=== ABOUT THIS TASK ===
Only the lines holding the word "movement" are wanted; copy each of them from the listing.

^^^^^^^^

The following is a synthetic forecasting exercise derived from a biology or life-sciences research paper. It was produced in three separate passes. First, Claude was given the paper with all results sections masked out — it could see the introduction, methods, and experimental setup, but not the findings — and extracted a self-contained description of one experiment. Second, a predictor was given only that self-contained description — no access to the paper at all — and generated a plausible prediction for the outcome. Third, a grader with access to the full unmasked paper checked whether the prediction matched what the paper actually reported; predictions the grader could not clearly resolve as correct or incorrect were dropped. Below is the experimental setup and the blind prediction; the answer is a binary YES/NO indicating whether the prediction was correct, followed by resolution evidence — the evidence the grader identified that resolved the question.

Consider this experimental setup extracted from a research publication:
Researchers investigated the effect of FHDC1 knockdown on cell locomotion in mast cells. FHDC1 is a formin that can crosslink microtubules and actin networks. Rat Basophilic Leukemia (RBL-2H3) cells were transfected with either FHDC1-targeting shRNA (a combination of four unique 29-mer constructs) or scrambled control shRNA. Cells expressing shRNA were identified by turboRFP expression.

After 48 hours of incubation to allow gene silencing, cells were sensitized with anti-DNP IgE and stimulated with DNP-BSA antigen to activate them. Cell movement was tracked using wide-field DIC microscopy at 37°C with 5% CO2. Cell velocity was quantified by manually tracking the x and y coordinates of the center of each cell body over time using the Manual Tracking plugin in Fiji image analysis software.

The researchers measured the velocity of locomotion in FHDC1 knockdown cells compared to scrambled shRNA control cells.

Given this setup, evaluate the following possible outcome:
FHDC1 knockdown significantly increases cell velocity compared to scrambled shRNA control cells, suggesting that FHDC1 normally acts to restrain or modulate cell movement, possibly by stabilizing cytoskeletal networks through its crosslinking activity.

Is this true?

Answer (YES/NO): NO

^^^^^^^^

=== OUTPUT OF THE EXERCISE ===
After 48 hours of incubation to allow gene silencing, cells were sensitized with anti-DNP IgE and stimulated with DNP-BSA antigen to activate them. Cell movement was tracked using wide-field DIC microscopy at 37°C with 5% CO2. Cell velocity was quantified by manually tracking the x and y coordinates of the center of each cell body over time using the Manual Tracking plugin in Fiji image analysis software.
FHDC1 knockdown significantly increases cell velocity compared to scrambled shRNA control cells, suggesting that FHDC1 normally acts to restrain or modulate cell movement, possibly by stabilizing cytoskeletal networks through its crosslinking activity.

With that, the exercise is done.